What odd foods did you grow up with?

oxtail soup on the stove
My mom cooked oxtail soup. Now it’s one of my specialties. I cooked these two pots of soup for Christmas week when we had our son’s girlfriend’s family stay with us.

My mother had a few recipes that I couldn’t stomach. Mom loved the odd cuts of meat (like organs) and learned how to cook them from her mother and grandmother. I don’t remember many of our neighborhood moms cooking the same things.

I liked her chicken hearts that were dusted in flour and fried. But I passed on gizzards.

Beef tongue was a hard pass.

Mom’s beef heart I could handle. She’d stuff the heart and bake it in the oven. Then she sliced it and I’d have a thin ring of heart around delicious stuffing.
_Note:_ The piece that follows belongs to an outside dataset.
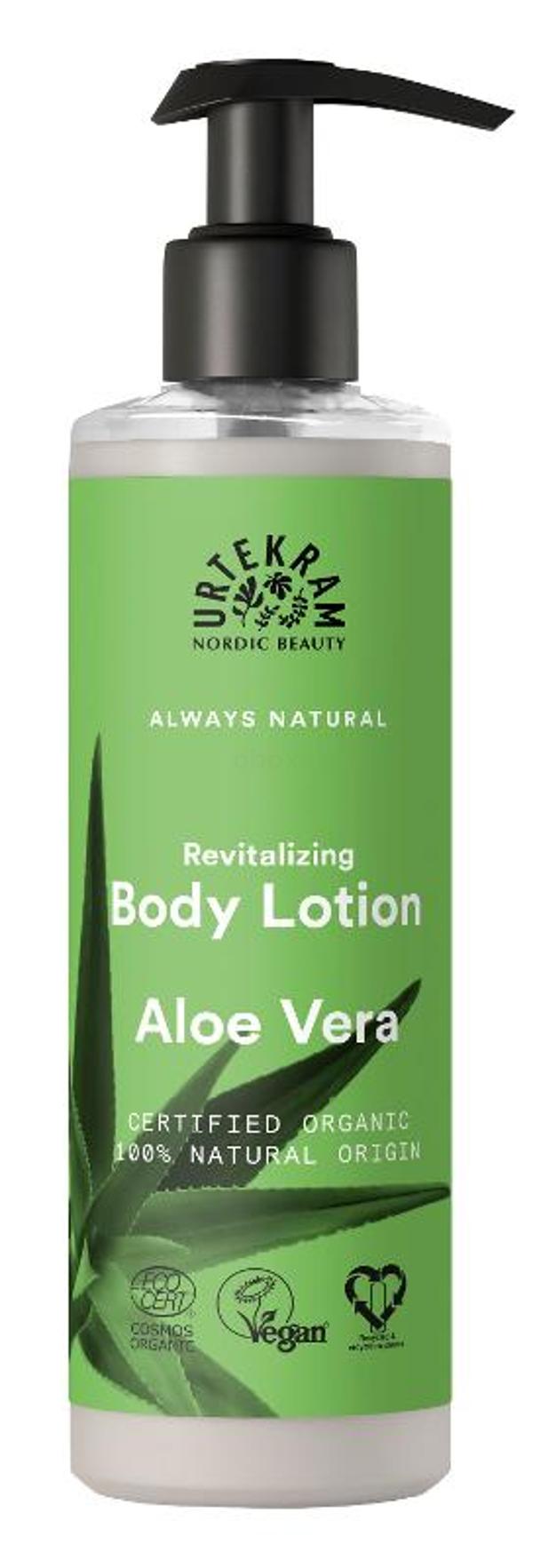 Produktfoto zu Revitalizing Body Lotion Aloe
The oxtail soup I shied away from until I hit junior high. Then I discovered oxtails were the most tender delicious meat I’d ever eaten and the broth was rich but so flavorful. Years later, I made oxtail soup for my “at the time boyfriend.” I overheard him telling a friend that he had to marry me because of my oxtail soup.

“How can she make something so amazing out of !!#!??”

I discovered this recipe in one of my great-grandmother’s cookbooks that she published in the early 1900s and sold to Ladies’ church auxiliaries across the country. It’s my dream to bring the little cookbooks back to life. Great-grandmother Nellie’s recipe is not how I cook oxtail soup, but it’s the same general principle.

My dad’s side of the family had some oddball dishes too. Christmas meant Lutefisk and fish head stew. I could not get myself to stop staring at the eyeballs staring up at me from the stew. It definitely killed my appetite.

If you haven’t heard of Lutefisk this is from Wikipedia:

Lutefisk is prepared as a seafood dish of several Nordic countries. It is traditionally part of the Christmas feast; Norwegian julebord and Swedish julbord, as well as the similar Finnish joulupöytä.

 Finnishlipeäkala [ˈlipeæˌkɑlɑ]; literally “lye fish”) is dried whitefish (normally cod, but ling and burbot are also used). It is made from aged stockfish (air-dried whitefish), or dried and salted cod, pickled in lye. It is gelatinous in texture after being rehydrated for days prior to eating.

Besides the recipes I mentioned, my mom also served us canned Chef Boyardee ravioli, Swanson’s TV dinners, Space Food Sticks and Tang.

What are some of the foods you grew up with? Did your family cook anything odd?